## TASK BRIEF
Could you convert the entries below into a JSON list of strings, with one string for each line, leaving out blank lines and the pictures?

## DATA RECORDS
────────────────────────────────────────
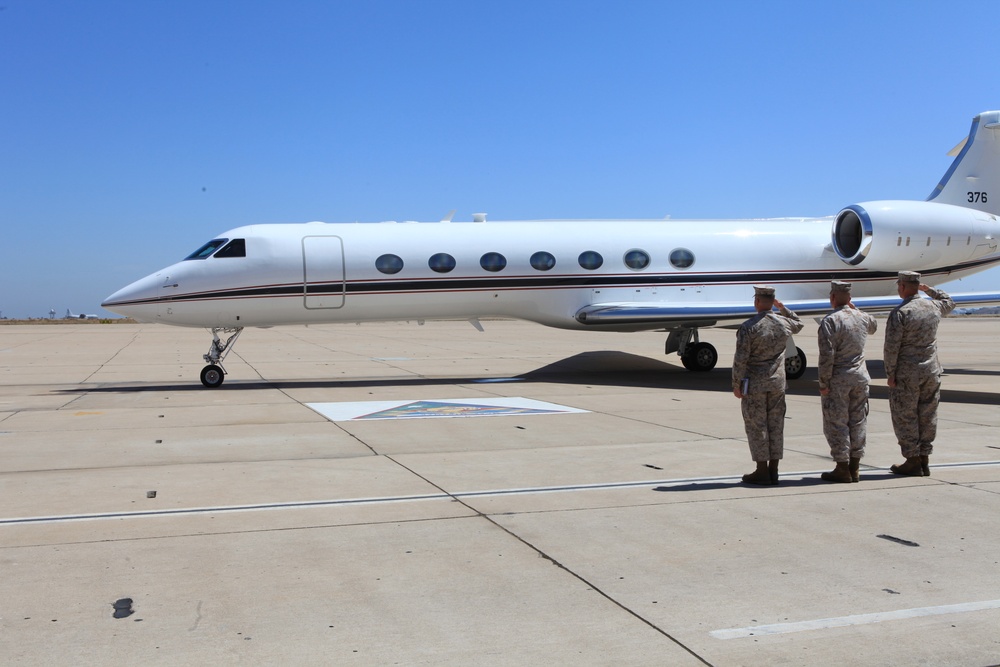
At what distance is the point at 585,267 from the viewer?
59.8ft

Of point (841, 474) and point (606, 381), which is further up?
point (841, 474)

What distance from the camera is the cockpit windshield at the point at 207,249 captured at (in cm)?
1667

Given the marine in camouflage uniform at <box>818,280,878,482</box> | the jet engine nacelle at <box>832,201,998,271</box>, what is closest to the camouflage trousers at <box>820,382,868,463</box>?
the marine in camouflage uniform at <box>818,280,878,482</box>

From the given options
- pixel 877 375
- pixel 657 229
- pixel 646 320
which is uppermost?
pixel 657 229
────────────────────────────────────────
## ANSWER TO THIS EXERCISE
[
  "At what distance is the point at 585,267 from the viewer?",
  "59.8ft",
  "Of point (841, 474) and point (606, 381), which is further up?",
  "point (841, 474)",
  "What distance from the camera is the cockpit windshield at the point at 207,249 captured at (in cm)?",
  "1667",
  "Given the marine in camouflage uniform at <box>818,280,878,482</box> | the jet engine nacelle at <box>832,201,998,271</box>, what is closest to the camouflage trousers at <box>820,382,868,463</box>?",
  "the marine in camouflage uniform at <box>818,280,878,482</box>",
  "From the given options",
  "- pixel 877 375",
  "- pixel 657 229",
  "- pixel 646 320",
  "which is uppermost?",
  "pixel 657 229"
]